Semua fakultas hukum semestinya mengajarkan skill atau keterampilan hukum ini melalui berbagai mata kuliah, seperti praktik hukum (di FHUI diberikan sejak 1969) yang diperkuat dengan lembaga konsultasi/bantuan hukum.
 
Kini praktik hukum ini diberikan di semua fakultas hukum di Indonesia dan tergolong pendidikan dan latihan kemahiran hukum. Selain praktik hukum ada praktik diplomasi, perancangan peraturan negara, pilihan penyelesaian sengketa, penyusunan kontrak dagang, dan sebagainya.
 
Kini, bahkan klinik hukum menjadi mata kuliah di beberapa fakultas hukum. Ini menjadi kelahiran kembali pendidikan hukum klinis yang sebetulnya telah lama ada di Indonesia, tetapi kini terintegrasi dalam kurikulum di beberapa fakultas hukum. Melalui klinik hukum mahasiswa sekaligus mendapatkan pengetahuan, keterampilan, dan nilai-nilai sehingga lebih siap berpraktik setelah lulus, dan saat yang sama tetap menjunjung nilai-nilai, khususnya bisa memiliki perspektif social justice yang kuat.
 
Apakah pendidikan tinggi hukum membekali para mahasiswanya dengan nilai-nilai kebenaran dan etika profesi? Ini yang seharusnya diberikan. Tanpa ini mereka tidak siap untuk terjun ke profesi hukum yang penuh godaan.  Seluruh fakultas hukum telah mengajarkan filsafat hukum sebelum mereka lulus.

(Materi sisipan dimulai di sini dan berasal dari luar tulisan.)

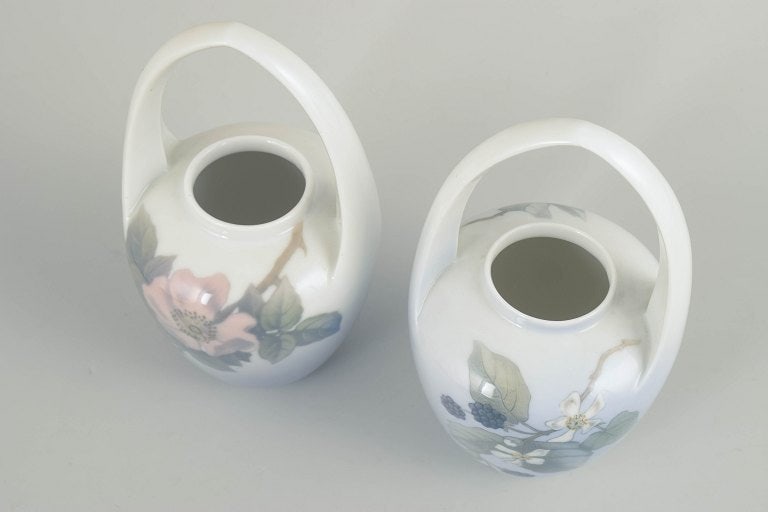 Royal Copenhagen, Denmark. Art Nouveau, set of two porcelain vases with handles. Circa 1910s. - 2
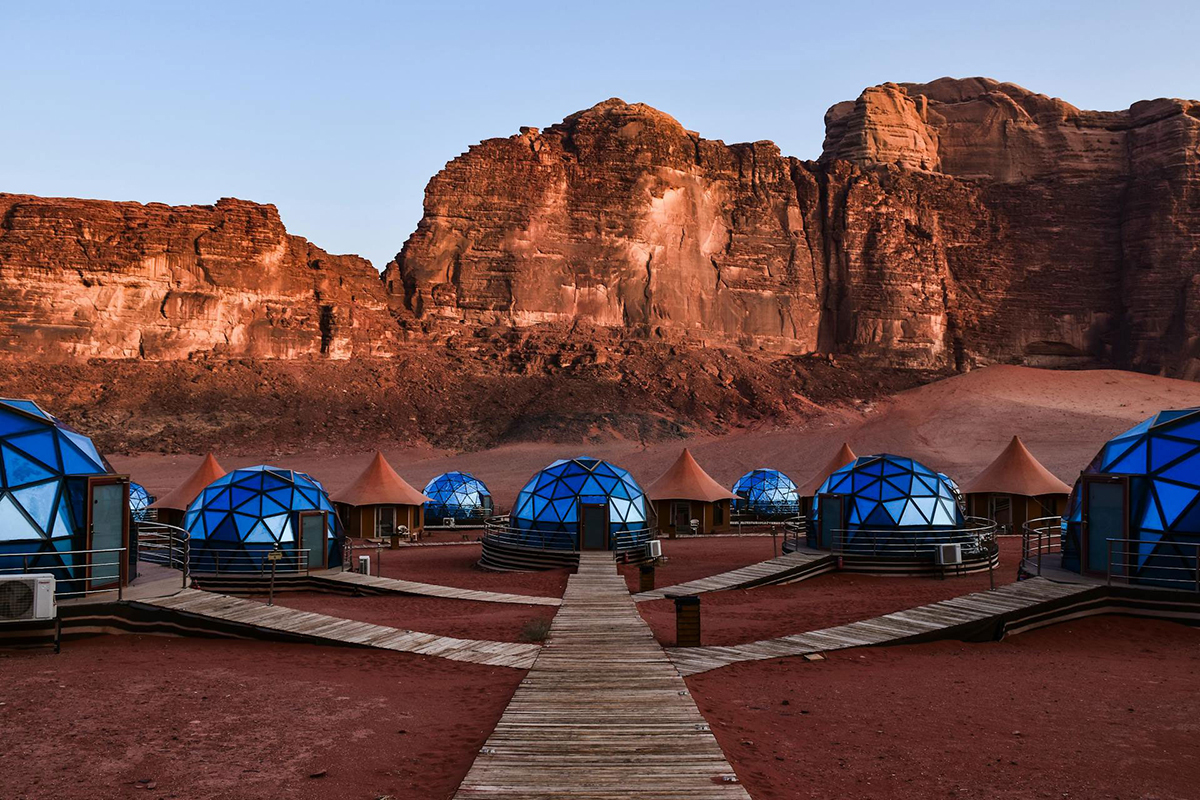 Luxury blue bubble dome tents in Wadi Rum desert, Jordan, with red sandstone mountains in the background.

Melalui filsafat semestinya mahasiswa mencintai kebenaran dan kebijaksanaan. Kata filsafat (philosophia-Yunani kuno) bermakna "orang yang cinta pada kebijaksanaan". Kata Pythagoras, "Saya hanya pencinta dan pencari kebijaksanaan."
 
Sejak 10 tahun lalu, fakultas hukum di Indonesia juga telah memberikan mata kuliah baru, yaitu tanggung jawab profesi yang kemudian menjadi etika dan tanggung jawab profesi. Etika berkenaan dengan perilaku yang benar dan baik, pengetahuan tentang moral dan bagaimana mewujudkannya.
 
Jadi, jika semua hal itu telah diberikan, mengapa judicial corruption masih terjadi dan melibatkan mereka yang telah dididik di pendidikan tinggi hukum? Jawabnya banyak faktor, seperti lingkungan profesi yang menjadi faktor kriminogen, atau sebab lainnya. Yang jelas, dunia pendidikan tinggi hukum juga patut melihat ke dalam, benarkah pembekalan pengetahuan, keterampilan, dan nilai telah diberikan dengan benar dan dengan metode yang tepat pula?
 
Topo Santoso, Guru Besar dan Dekan Fakultas Hukum Universitas Indonesia
------------
Versi cetak artikel ini terbit di harian Kompas edisi 6 April 2016, di halaman 6 dengan judul "Pendidikan Hukum Kita".